Eine Gesellschaft (A) erwarb 2001 Aktien dreier börsennotierter Aktiengesellschaften. Deren Kurswerte waren zum 31.12.2001 gesunken. Auf der Grundlage dieser Kurswerte nahm A zum 31.12.2001 Teilwertabschreibungen vor, die vom Finanzamt nicht anerkannt wurden. Das Finanzamt bezog sich auf eine Verwaltungsanweisung, nach der eine voraussichtlich dauernde Wertminderung nur dann vorliegt, wenn der Börsenkurs um mehr als 40 %  oder an zwei aufeinander folgenden Bilanzstichtagen um jeweils mehr als 25 % unter die Anschaffungskosten gesunken ist. Das Finanzgericht gab der Klage zum Teil statt. Es ließ für eine Teilwertabschreibung eine Kursdifferenz von mehr als 20 % genügen.

Entscheidung

Der BFH vertritt eine erfreulich großzügigere Auffassung. Bei an der Börse gehandelten Aktien ist typisierend von einer voraussichtlich dauernden Wertminderung bereits dann auszugehen, wenn der Kurs am Bilanzstichtag unter den Kurs im Zeitpunkt des Aktienerwerbs gefallen ist und die Kursdifferenz eine Bagatellgrenze von 5 % überschreitet. Nur die Orientierung am Börsenkurs entspricht der objektiven Bewertung und gewährleistet den gleichmäßigen Gesetzesvollzug. Denn der Börsenkurs beruht auf der informationsgestützten Einschätzung der Marktteilnehmer und drückt deren Erwartung aus, dass der Kurs voraussichtlich dauerhaft sein wird. Zur Verfahrensvereinfachung ist es sachgerecht, minimale Wertschwankungen außer Ansatz zu lassen. Der BFH begrenzt die Schwelle geringfügiger Kursverluste - Bagatellgrenze - auf 5 % der Notierung im Erwerbszeitpunkt.

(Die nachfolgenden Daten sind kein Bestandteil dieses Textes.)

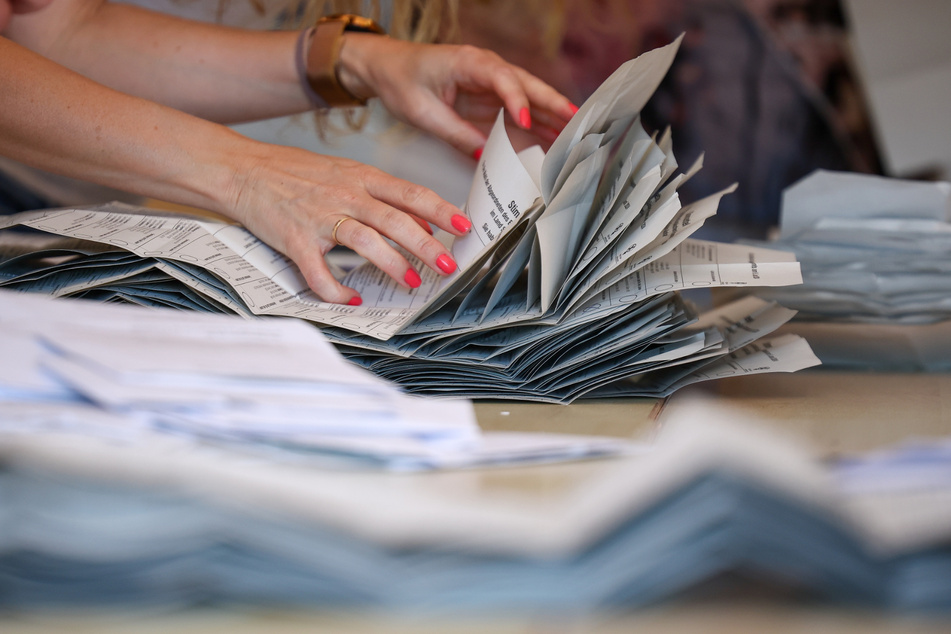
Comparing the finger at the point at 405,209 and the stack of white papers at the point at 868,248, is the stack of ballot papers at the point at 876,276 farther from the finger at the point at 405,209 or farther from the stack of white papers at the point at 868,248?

Die neue Faustformel des BFH geht davon aus, dass eine einzelfallbezogene Prüfung der voraussichtlichen Dauer von Kursdifferenzen sowohl die Finanzämter als auch die Steuerpflichtigen überfordern würde. Im Interesse eines möglichst einfachen und gleichheitsgerechten Gesetzesvollzugs ist deshalb von dem grundsätzlich maßgeblichen Börsenkurs zum Bilanzstichtag nur ausnahmsweise abzurücken, z.B. wenn in Fällen eines Insiderhandels oder aufgrund äußerst geringer Handelsumsätze konkrete und objektiv nachprüfbare Anhaltspunkte dafür vorliegen, dass der Börsenkurs aufgrund wesentlicher Störungen im Preisbildungsprozess nicht den tatsächlichen Anteilswert widerspiegelt.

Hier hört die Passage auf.